Well, the journal doesn't always avoids the fsck, it depends on the king
of the crash (if it's a panic in filesystem code I know I want to run
fsck anyway :)

Also, the fsck time depends a lot of the filesystems parameters.
A 9Tb filesystem formatted -O2 -b 32k -f4k -i100 can be checked
in less than one hour.

-- 
Manuel Bouyer bou...@antioche.eu.org
 NetBSD: 26 ans d'experience feront toujours la difference
--


Re: Problem identified: WAPL/RAIDframe performance problems

2012-11-28 Thread Michael van Elst
On Wed, Nov 28, 2012 at 10:18:04PM +0100, J. Hannken-Illjes wrote:
 On Nov 28, 2012, at 10:13 PM, Michael van Elst mlel...@serpens.de wrote:
 
  g...@ir.bbn.com (Greg Troxel) writes:
  
  I wonder if it's possible (easily) to make the log only use fsbize
  boundaries, (maybe forcing it to be bigger as a side effect.)
  
  Writing filesystem blocks won't help. RAIDframe needs writes as large
  as a stripe.
 
 The file system block size should match the raid stripe size or you
 have much more problems than flushing the log.

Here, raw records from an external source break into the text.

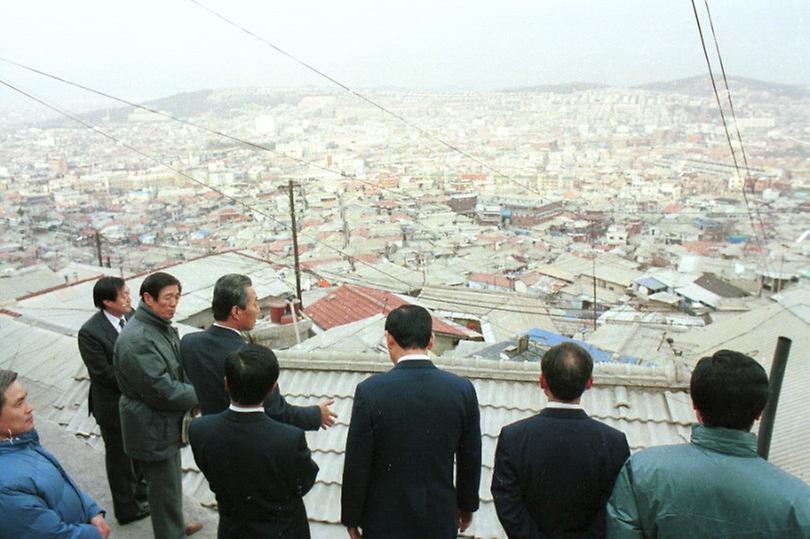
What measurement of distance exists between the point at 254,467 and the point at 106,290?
0.89m

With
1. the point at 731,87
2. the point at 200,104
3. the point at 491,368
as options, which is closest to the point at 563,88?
the point at 200,104

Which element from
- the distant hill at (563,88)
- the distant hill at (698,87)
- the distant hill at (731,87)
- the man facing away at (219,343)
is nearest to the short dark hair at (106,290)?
the man facing away at (219,343)

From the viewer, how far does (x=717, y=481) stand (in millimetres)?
944

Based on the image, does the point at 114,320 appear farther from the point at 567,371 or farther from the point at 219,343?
the point at 567,371

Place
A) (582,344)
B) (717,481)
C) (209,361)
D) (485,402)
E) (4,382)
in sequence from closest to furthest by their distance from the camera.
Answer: (717,481) < (4,382) < (209,361) < (485,402) < (582,344)

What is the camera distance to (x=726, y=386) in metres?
0.99

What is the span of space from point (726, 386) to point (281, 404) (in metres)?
0.93

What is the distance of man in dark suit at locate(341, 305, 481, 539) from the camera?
125 cm

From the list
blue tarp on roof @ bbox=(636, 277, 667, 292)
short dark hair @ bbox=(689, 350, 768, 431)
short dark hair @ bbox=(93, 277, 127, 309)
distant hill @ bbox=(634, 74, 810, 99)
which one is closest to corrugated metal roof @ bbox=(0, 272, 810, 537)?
short dark hair @ bbox=(93, 277, 127, 309)

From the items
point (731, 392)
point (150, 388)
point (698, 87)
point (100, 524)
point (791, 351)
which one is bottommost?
point (791, 351)

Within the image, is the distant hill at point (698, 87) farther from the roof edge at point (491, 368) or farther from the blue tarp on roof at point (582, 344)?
the roof edge at point (491, 368)

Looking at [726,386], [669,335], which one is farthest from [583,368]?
[669,335]

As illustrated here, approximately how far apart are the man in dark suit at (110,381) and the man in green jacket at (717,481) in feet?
4.73

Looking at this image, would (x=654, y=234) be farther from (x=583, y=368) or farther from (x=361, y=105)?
(x=361, y=105)
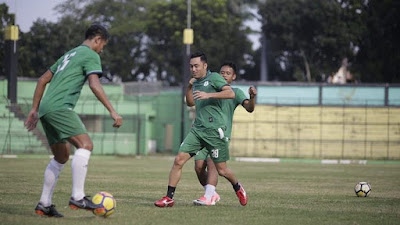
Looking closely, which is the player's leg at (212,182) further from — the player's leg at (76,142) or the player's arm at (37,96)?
the player's arm at (37,96)

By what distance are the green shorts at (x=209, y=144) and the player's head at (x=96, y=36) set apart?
2875 millimetres

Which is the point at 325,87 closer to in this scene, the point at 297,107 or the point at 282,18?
the point at 297,107

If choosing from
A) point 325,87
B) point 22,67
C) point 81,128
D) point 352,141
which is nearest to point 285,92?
point 325,87

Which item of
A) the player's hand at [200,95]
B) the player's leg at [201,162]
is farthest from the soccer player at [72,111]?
the player's leg at [201,162]

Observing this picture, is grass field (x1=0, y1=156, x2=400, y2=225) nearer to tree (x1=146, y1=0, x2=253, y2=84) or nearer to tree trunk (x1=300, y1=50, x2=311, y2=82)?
tree trunk (x1=300, y1=50, x2=311, y2=82)

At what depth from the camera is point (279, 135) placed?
148 ft

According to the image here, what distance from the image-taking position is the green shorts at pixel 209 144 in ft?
40.4

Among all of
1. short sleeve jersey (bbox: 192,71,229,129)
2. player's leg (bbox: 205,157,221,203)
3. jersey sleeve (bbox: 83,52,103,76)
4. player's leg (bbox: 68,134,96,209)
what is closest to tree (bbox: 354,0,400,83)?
player's leg (bbox: 205,157,221,203)

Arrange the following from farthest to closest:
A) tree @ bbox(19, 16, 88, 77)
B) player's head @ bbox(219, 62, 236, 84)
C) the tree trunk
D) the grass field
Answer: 1. the tree trunk
2. tree @ bbox(19, 16, 88, 77)
3. player's head @ bbox(219, 62, 236, 84)
4. the grass field

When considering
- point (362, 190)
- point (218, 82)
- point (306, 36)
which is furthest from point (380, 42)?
point (218, 82)

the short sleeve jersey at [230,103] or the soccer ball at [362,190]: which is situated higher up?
the short sleeve jersey at [230,103]

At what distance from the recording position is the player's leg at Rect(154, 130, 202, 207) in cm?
1183

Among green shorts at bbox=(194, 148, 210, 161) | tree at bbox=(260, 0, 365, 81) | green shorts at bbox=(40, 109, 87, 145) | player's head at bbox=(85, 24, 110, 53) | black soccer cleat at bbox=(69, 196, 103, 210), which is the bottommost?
black soccer cleat at bbox=(69, 196, 103, 210)

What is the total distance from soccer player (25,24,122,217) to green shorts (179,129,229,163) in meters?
2.73
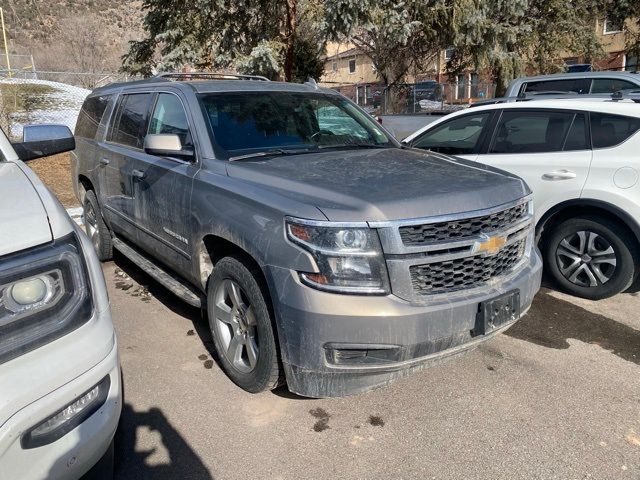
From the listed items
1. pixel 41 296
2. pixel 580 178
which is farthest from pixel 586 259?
pixel 41 296

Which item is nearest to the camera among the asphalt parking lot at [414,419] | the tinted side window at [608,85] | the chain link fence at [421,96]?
the asphalt parking lot at [414,419]

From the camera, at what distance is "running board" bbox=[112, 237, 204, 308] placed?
3.75 meters

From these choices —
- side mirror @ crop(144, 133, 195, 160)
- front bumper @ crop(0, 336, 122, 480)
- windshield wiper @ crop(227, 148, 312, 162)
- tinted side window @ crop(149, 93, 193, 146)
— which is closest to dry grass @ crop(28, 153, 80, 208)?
tinted side window @ crop(149, 93, 193, 146)

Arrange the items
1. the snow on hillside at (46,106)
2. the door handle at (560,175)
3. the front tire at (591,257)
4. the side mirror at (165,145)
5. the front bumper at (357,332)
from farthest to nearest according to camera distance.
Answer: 1. the snow on hillside at (46,106)
2. the door handle at (560,175)
3. the front tire at (591,257)
4. the side mirror at (165,145)
5. the front bumper at (357,332)

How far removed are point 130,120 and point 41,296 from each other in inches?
125

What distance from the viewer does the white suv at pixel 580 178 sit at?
170 inches

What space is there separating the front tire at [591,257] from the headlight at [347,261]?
2.81m

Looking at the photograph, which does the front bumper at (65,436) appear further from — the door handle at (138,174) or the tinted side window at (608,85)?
the tinted side window at (608,85)

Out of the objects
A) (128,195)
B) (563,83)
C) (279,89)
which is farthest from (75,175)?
(563,83)

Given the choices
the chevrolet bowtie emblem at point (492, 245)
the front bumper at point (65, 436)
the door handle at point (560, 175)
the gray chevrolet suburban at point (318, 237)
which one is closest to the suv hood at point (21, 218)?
the front bumper at point (65, 436)

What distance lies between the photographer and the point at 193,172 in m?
3.45

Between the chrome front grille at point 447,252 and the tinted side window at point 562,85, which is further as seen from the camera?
the tinted side window at point 562,85

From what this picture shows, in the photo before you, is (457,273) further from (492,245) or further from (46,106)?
(46,106)

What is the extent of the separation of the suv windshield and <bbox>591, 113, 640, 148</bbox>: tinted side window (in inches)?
72.2
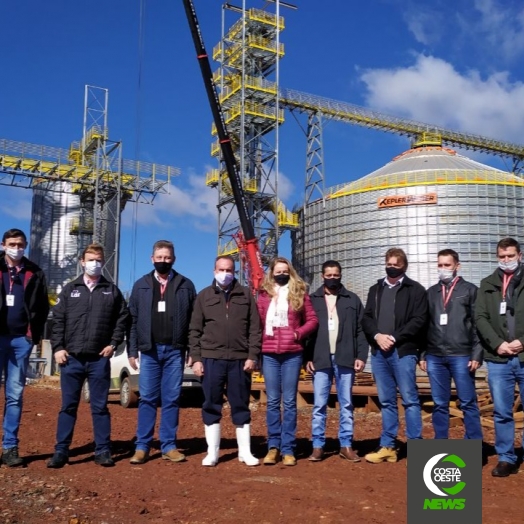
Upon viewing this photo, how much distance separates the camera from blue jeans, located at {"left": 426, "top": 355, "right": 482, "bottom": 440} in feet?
19.3

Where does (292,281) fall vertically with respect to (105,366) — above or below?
above

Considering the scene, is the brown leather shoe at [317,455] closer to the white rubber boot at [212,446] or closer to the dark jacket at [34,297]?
the white rubber boot at [212,446]

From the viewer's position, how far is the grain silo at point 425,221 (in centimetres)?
2969

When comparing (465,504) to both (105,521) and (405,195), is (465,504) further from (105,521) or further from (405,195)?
(405,195)

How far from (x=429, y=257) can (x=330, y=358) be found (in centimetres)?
2459

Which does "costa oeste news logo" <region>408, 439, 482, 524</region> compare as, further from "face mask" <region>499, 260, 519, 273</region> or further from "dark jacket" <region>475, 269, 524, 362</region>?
"face mask" <region>499, 260, 519, 273</region>

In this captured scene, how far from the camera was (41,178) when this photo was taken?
111 ft

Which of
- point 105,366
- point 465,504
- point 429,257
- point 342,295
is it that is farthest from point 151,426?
point 429,257

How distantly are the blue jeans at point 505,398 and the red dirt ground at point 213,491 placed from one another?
25cm

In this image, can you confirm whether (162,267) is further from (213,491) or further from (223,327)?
(213,491)

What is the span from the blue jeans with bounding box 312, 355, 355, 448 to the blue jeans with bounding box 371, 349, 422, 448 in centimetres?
30

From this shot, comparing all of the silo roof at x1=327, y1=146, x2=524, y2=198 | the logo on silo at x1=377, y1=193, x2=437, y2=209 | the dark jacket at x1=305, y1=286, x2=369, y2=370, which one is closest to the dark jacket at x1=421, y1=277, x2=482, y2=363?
the dark jacket at x1=305, y1=286, x2=369, y2=370

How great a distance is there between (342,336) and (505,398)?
156cm

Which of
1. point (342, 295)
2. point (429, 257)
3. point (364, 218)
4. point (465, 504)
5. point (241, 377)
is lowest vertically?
point (465, 504)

True. Still difficult to do, in particular for metadata which is written
in fragsized blocks. Best for speed is probably to use fragsize=blocksize=64k.


  The log itself could write much larger chunks but flushing is done
  in a series of writes as small as a single physical block. I think
  the only way to improve that is to copy everything first into a
  large buffer. Not very efficient.
 
 Needing to copy say 8 Mbytes of data and writing it in big chunks
 will be much faster than writing it many smaller unaligned segments.

One or two MB is probably good enough. A quick test of unpacking
base.tgz produces transactions of ~3MB and 1.5MB and a few smaller
ones of 30-50kB.


-- 
Michael van Elst
Internet: mlel...@serpens.de
A potential Snark may lurk in every tree.


Re: Problem identified: WAPL/RAIDframe performance problems

2012-11-28 Thread Thor Lancelot Simon
On Wed, Nov 28, 2012 at 04:28:57PM -0500, Mouse wrote:
  Writing filesystem blocks won't help.
  RAIDframe needs writes as large as a stripe.
  Nothing prevents one from making both quantities the same value
 
 That's not always true.  For example, I think filesystem block sizes
 must be powers of two, but a RAID 5 with four members will necessarily
 have a stripe size that's a multiple of three.

True.  But the size of the writes generated by the filesystems, as it
turns out, does not relate in the way you might expect to the filesystem
block size.

For example, in tls-maxphys Manuel and I have eliminated the code that
chose readahead and writebehind (clustering) I/O sizes by shifting the
filesystem blocksize (which always gave power-of-two sizes) and replaced
it with the more relaxed constraint that it must simply write full pages.
So you can have a filesystem with a 4K blocksize but, if you're on a
RAIDframe RAID5 volume with 4 disks and an underlying MAXPHYS of 64K,
find yourself sending 192K transactions to RAIDframe and thus the
desired 64K to each data disk.

I don't see why -- in theory -- the log code couldn't do the analogous
thing.  Though at some point, you end up with the LFS problem -- the
need to flush partial clusters of transactions because you don't want
to let them linger uncommitted for too much time.